Deficits of this magnitude, fully 11% of the nation's annual GDP, far outpace economic growth, which typically meanders between 2% and 3% annually. The two are related: Economists Carmen Reinhart and Kenneth Rogoff found that nations with debts exceeding 90% of GDP saw their growth rates cut in half. Their conclusion: Nations rarely "grow their way" out of rapidly rising debt.

Are Our Woes Cyclical or Structural?


Author and blogger Michael Panzner recently summed up the critical issue buried in America's yawning deficits and skyrocketing debt.

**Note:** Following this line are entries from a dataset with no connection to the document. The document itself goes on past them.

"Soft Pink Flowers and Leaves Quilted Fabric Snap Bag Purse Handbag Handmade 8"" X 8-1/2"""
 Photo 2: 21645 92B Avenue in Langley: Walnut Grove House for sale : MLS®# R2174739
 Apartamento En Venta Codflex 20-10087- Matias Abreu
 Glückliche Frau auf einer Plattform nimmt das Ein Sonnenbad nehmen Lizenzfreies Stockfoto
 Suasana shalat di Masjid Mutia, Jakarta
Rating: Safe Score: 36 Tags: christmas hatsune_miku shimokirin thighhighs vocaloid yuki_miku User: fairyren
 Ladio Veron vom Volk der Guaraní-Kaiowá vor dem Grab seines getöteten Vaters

Federal authorities have poured trillions of dollars into the financial sector and borrowed trillions more to fund historically unprecedented deficits, all in the faith that this was a cyclical downturn which would soon end.

But as federal deficits stubbornly remain at the $1.5 trillion level, year after year, the question becomes: Is this is a structural downturn rather than a cyclical one that we can borrow and spend our way out of?

If we're in a long-term structural crisis, then borrowing trillions more every year is only digging a deeper hole for the future.